La hipoxia crónica en grandes alturas genera cambios neuroquímicos en el cerebro que explican, al menos en parte, la depresión. Hay estudios experimentales que señalan que en condiciones de hipoxia crónica se altera un neurotransmisor inhibitorio llamado GABA, además, la sustancia P, la encefalina y la enzima convertidora de angiotensina. También se han descrito un descenso en las sinapsis con catecolaminas: adrenalina, noradrenalina y dopamina. Estos neurotransmisores se asocian con la activación general del sistema nervioso y el organismo en respuesta a un estímulo del entorno. Son neurotransmisores que nos preparan para la acción; y la dopamina, en particular, se asocia con la motivación, con la energía que nos mueve a realizar acciones para el logro de un objetivo.
Desde tiempos ancestrales la hoja de coca ha sido usada en comunidades andinas para combatir el MMC y la depresión. Esto podría tener sentido, porque la cocaína bloquea el transportador de dopamina, es decir, hace que después de una sinapsis (una comunicación entre neuronas), los transportadores no lleven a la neurona presináptica (la emisora) los restos de dopamina que quedaron de la sinapsis inicial, lo que permite que estos restos activen nuevamente los receptores en la neurona postsináptica (la receptora) y así, haya más sinapsis dopaminérgica, y, en consecuencia, más ímpetu frente a la vida, y quizás hasta más lucidez. El consumo de la hoja de coca es común en los países por los que pasa la cordillera de los Andes. En ocasiones se mezcla la hoja con un reactivo, en Perú se mezcla con carbonato de calcio y en Bolivia con bicarbonato de sodio. Es interesante cómo una práctica tan mística en las comunidades andinas (¡hay quienes aseguran ver el futuro en un puñado de hojas de coca!) podría tener una explicación neuroquímica.

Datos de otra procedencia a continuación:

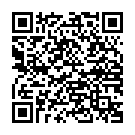    "    UNI strap 6 Harness best of all 531413ru"  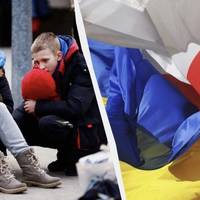 Від Тарнополя до Тернополя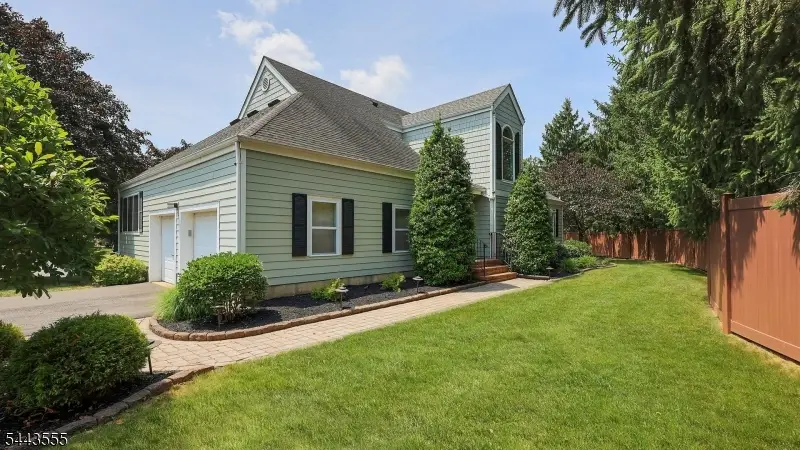 102 Mitchell Close, Hillsborough, NJ 08844 - #1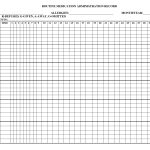 Free Printable Medication Administration Record | Nursing   Free Printable Medication Log Sheet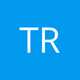 Truth Talk  Tunes logo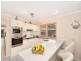 5 Hession Court, Upper Coomera QLD 4209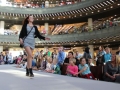 Galeria Cuprum Arena  (61)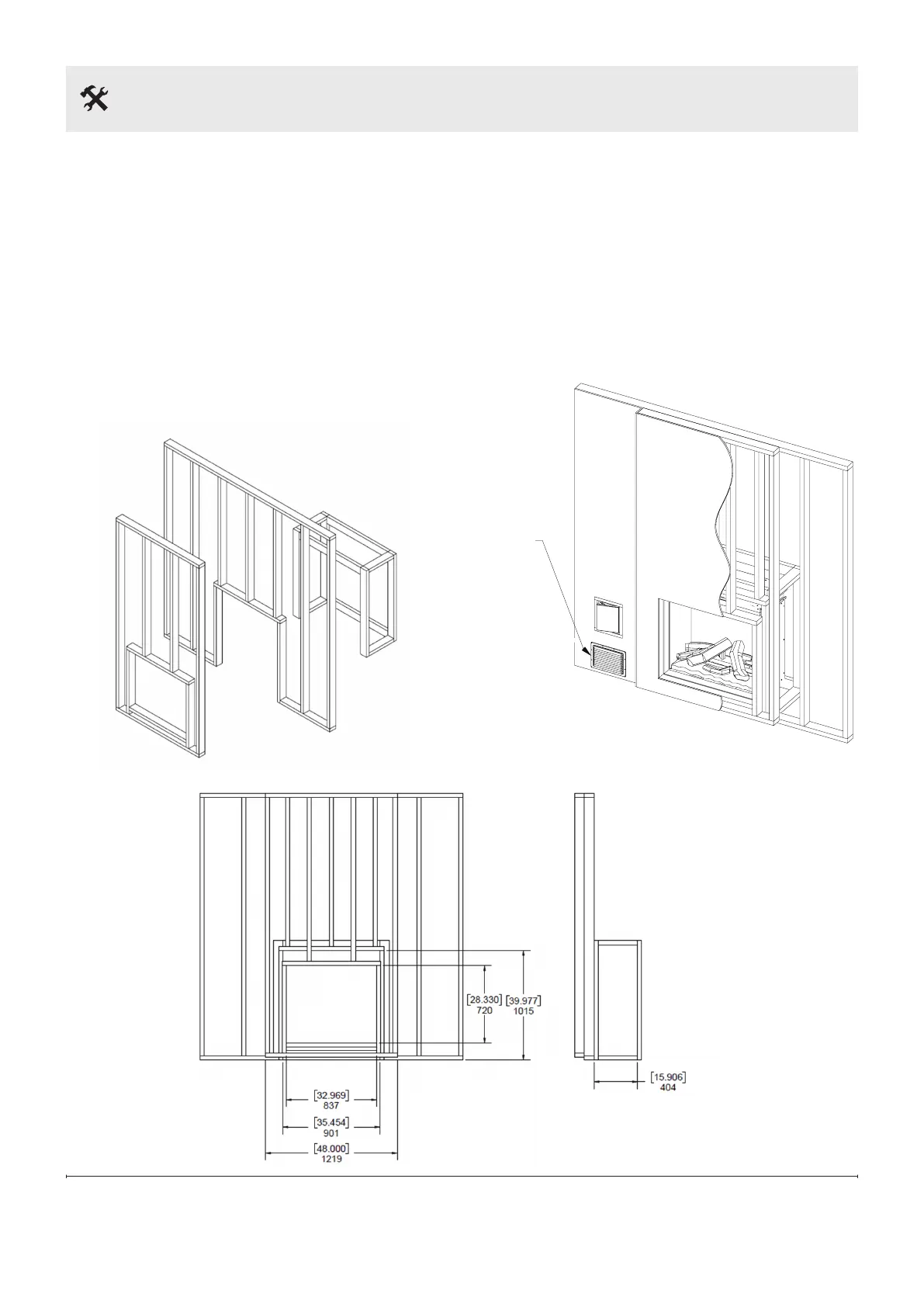 Page #10 background image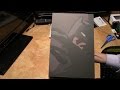 Absolute Batman Year One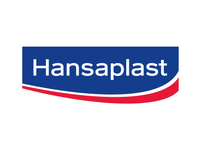 Hansaplast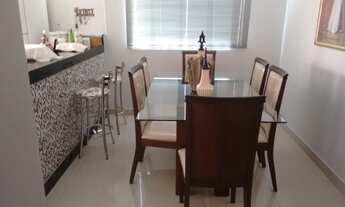 Imagem 4: Vendo excelente Imóvel - Bairro Alcides Rabelo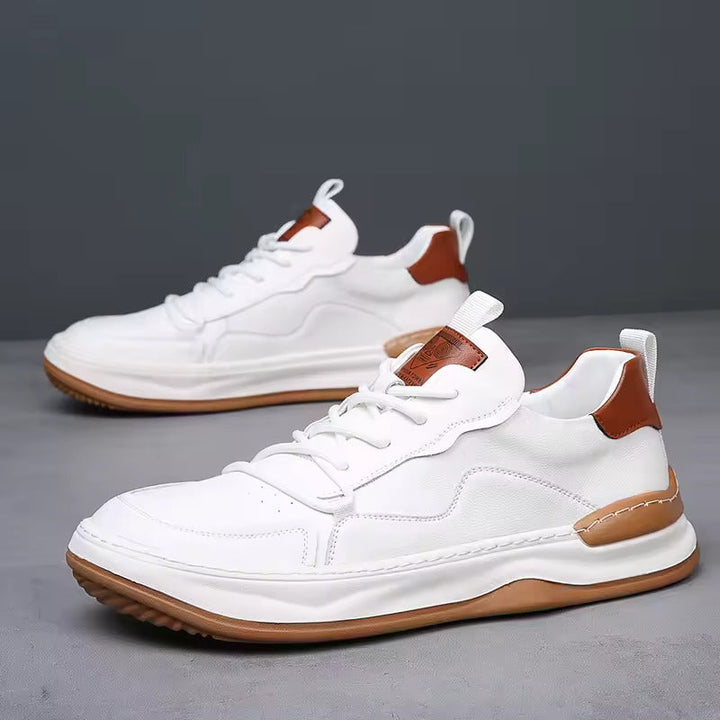 Vinthentic Italian Shoes
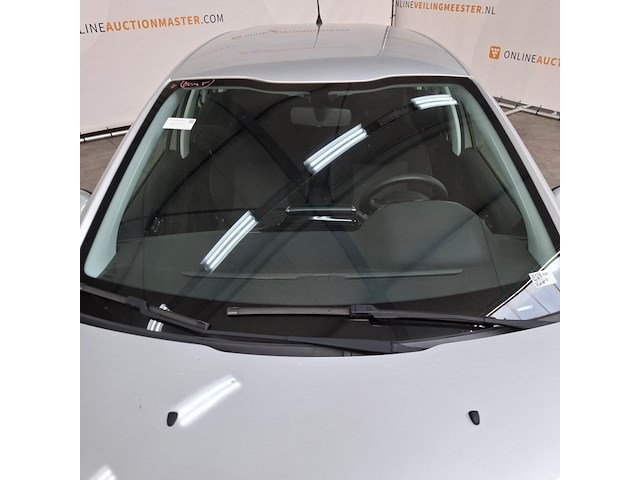 Personenauto, peugeot, 208 1.6, 2016 - afbeelding 20 van  67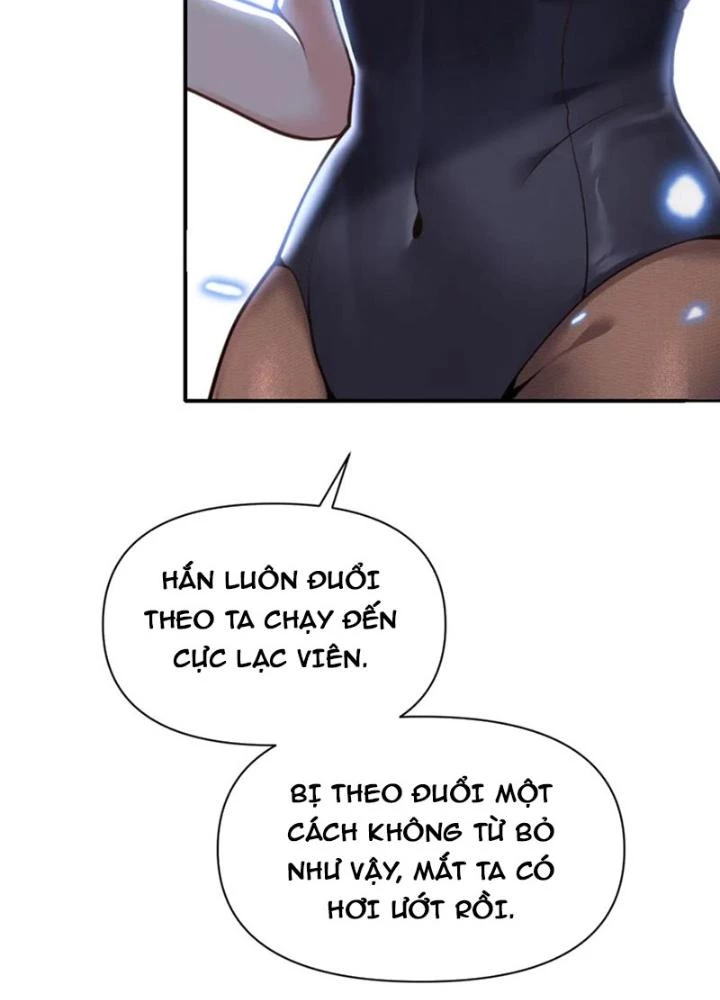 Hồng Long Dũng Giả Không Phải Người Lương Thiện Chapter 55 - 117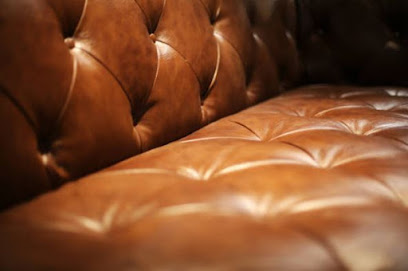 Scottish Upholstery & Leather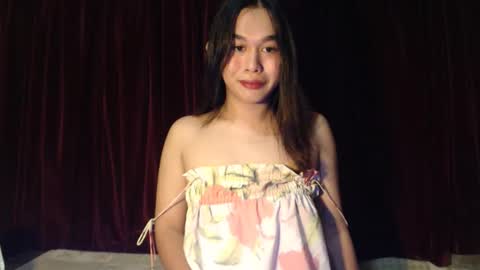 Snapshot of kayla_thecockhunter chatting on November 2025 08:36:01 AM kayla_thecockhunter online show from November 2025 08:36:01 AM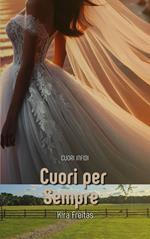 Cuori Per Sempre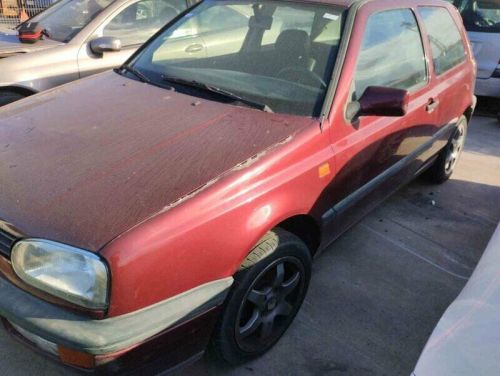 heating resistance for Volkswagen Golf III 1.8 1989 1448530-, US $, image 4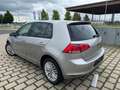 Suzuki Celerio Basis Automatik Klima Euro6 Gris - thumbnail 19
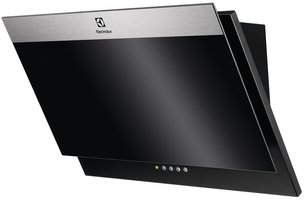 Вытяжка Electrolux EFV516K фото 3 в Новосибирске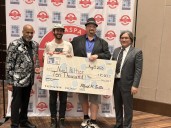 Portland man wins national championship in this classic word game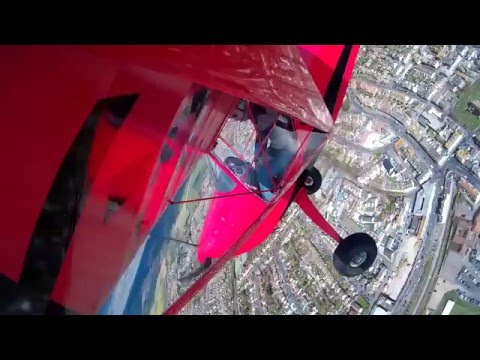 2016 0423 152806 002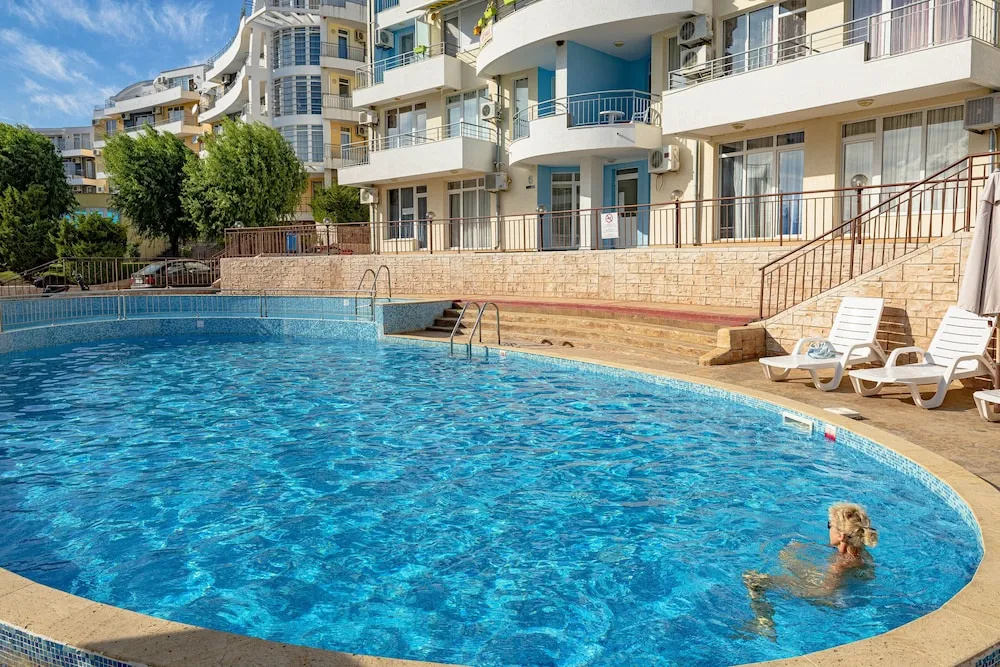 Hotel photo 45
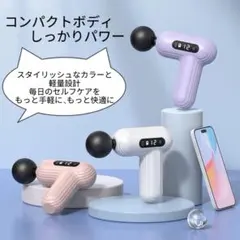 Item thumbnail for item 8189e28a-88e6-48d2-ba1c-52203d9c8d44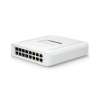 Ubiquiti stikalo USW-Lite-16-PoE UBIQUITI Ubiquiti stikalo USW-Lite-16-PoE
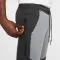 Tech Fleece Joggers - 8549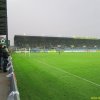 2011 - 2012 23. SFC OPAVA - Jihlava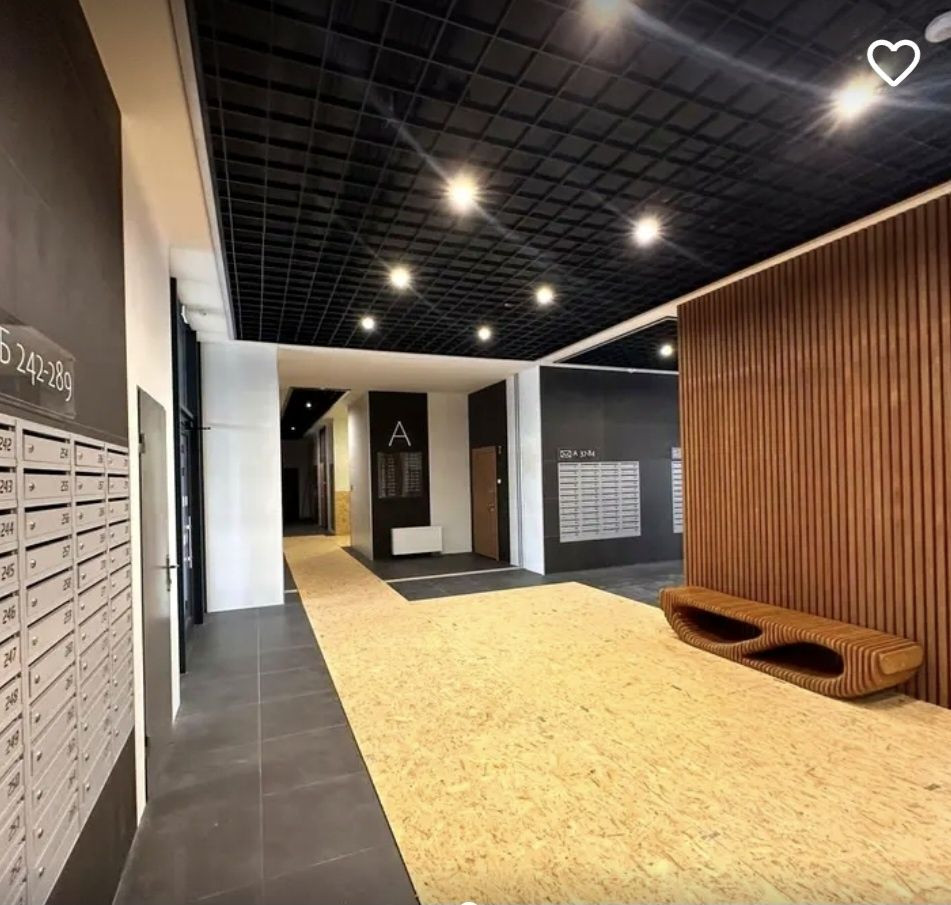 Продається 1-к.квартира. Переуступка. ЖК"Варшавський-3". Будинок 10.1. Киев - изображение 4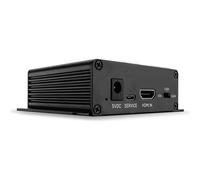 Lindy HDMI 4K60 Audio Extractor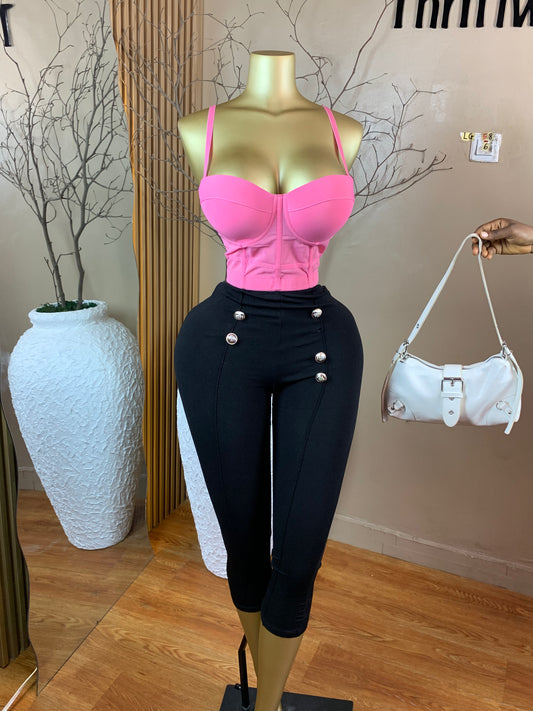 SIZE6 LG58(Leggings only)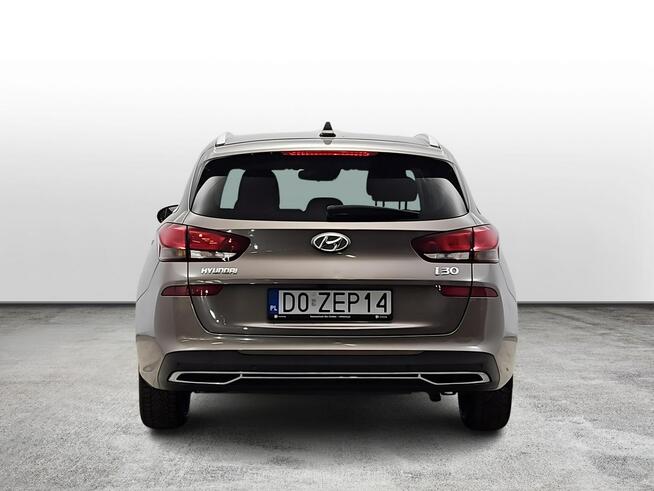 Hyundai i30 1.0 T-GDI Smar ! Z Polskiego Salonu ! Faktura VAT !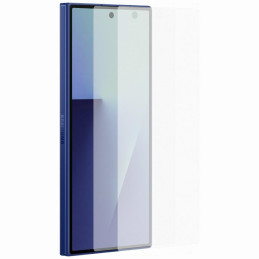 Folia Samsung Anti-Reflecting Screen Protector do Galaxy Z Fold7, 2szt, przezroczysty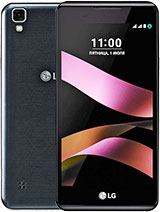 Best available price of LG X style in Israel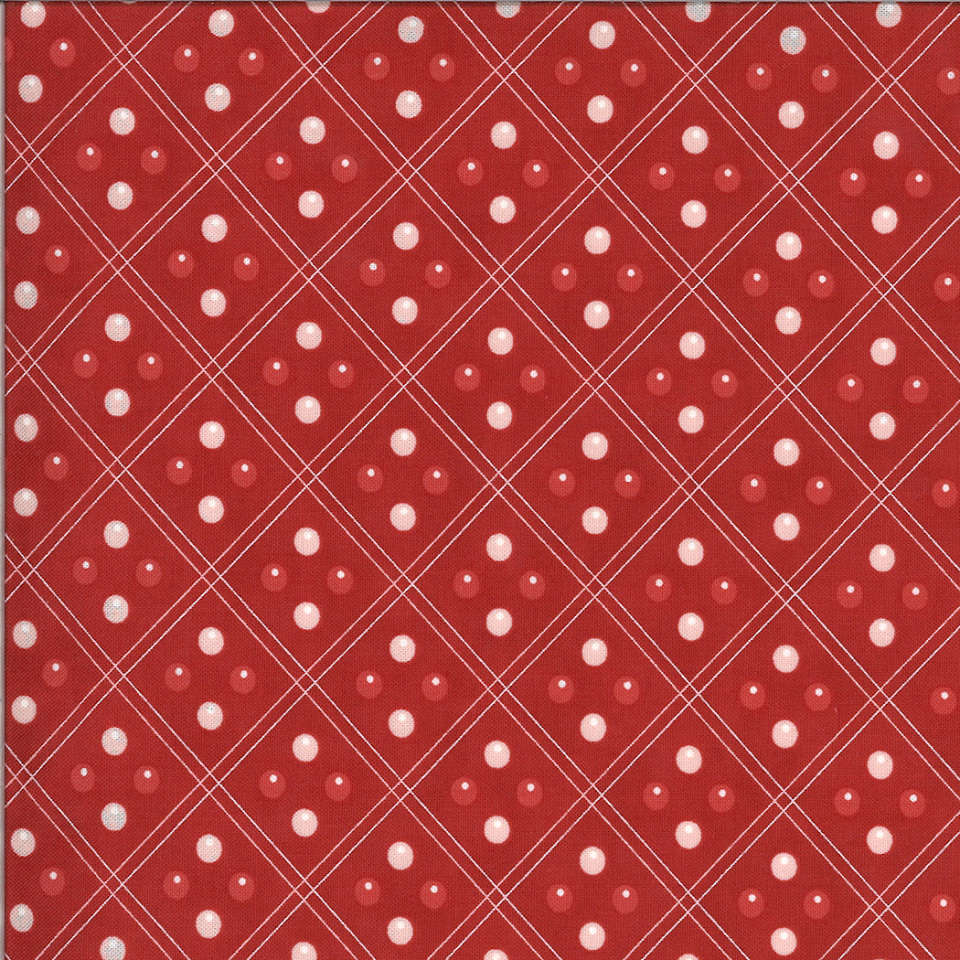 Moda - Harbor Springs - 14903 16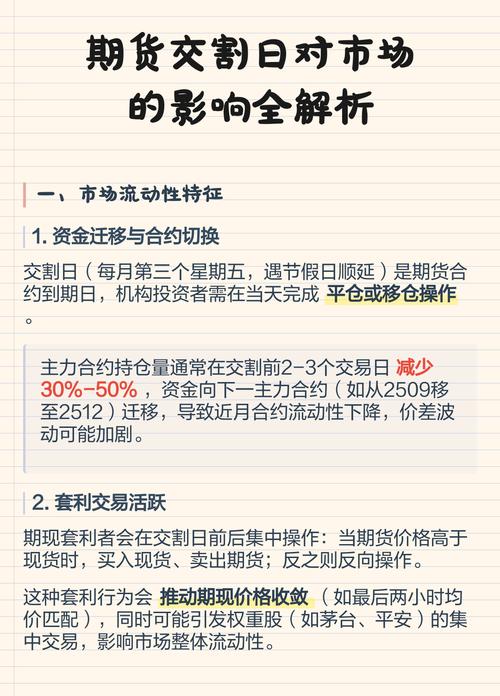 操纵期货交易价格行为_期货市场行情_期货交易管理条例 操纵价格
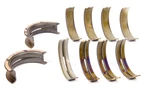 Mahle Clevite MS1432H10 Main Bearing Set. Fixed Price $109.99.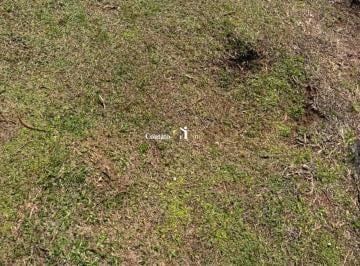 39f472274e86379e50381355f16846aa94b5c139 · Terreno de 1.200 m² com vista privilegiada no Condomínio Flamboyant – Atibaia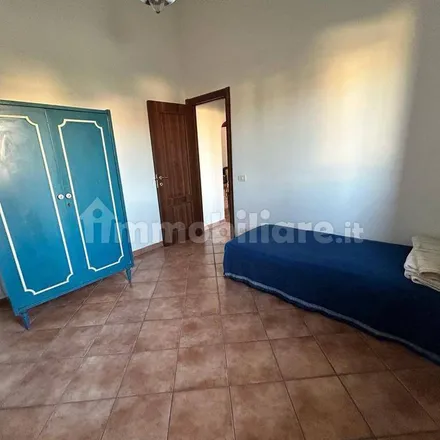 Image 3 - Via Casal di Claudia, 00042 Anzio RM, Italy - Apartment for rent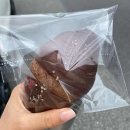 (주)더크레이브 이미지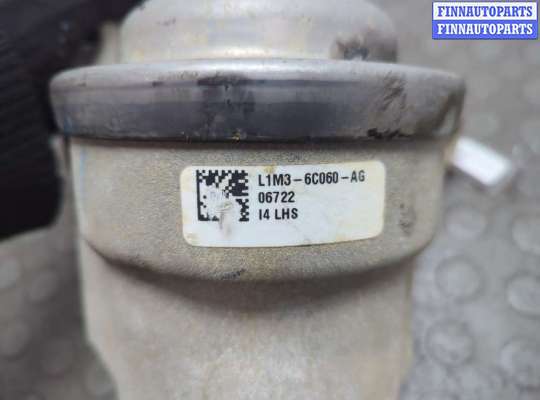 купить Подушка крепления двигателя на Ford Explorer 2019-2025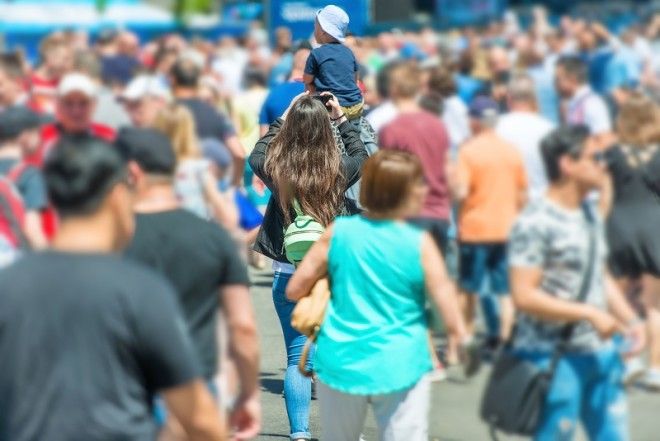 безопасность детей на улицах города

Mientras que en el siglo XVII se expandía el virreinato en Perú, en Inglaterra, al otro lado del mundo, Robert Burton publicaba el libro “Anatomía de la melancolía” (1621). En este libro Burton sugiere que desde que cayó del paraíso, el ser humano es susceptible a padecer dolencias, una de ellas es la melancolía. En términos de Fernando Pessoa la melancolía es “esa nada que duele”, y podría llevar a la depresión y al suicidio, pero podría llevar también a desarrollar un tono contemplativo, como el que parece tener el niño de la fotografía de Chambi. Contemplar es detenerse para observar e intentar comprender lo que pasa alrededor, y quizás esto sea un estímulo para actuar con vehemencia o producir en disciplinas artísticas. En el siglo IV a.C. Aristóteles creía que todos los seres humanos excepcionales resultan ser claramente melancólicos. Entonces, quizás las condiciones de hipoxia crónica en las comunidades andinas hacen que un grupo de habitantes tienda a la tristeza y la melancolía, pero esta tendencia, en mi opinión, podría ser uno de los factores que hace que en los Andes haya tanto arte excepcional.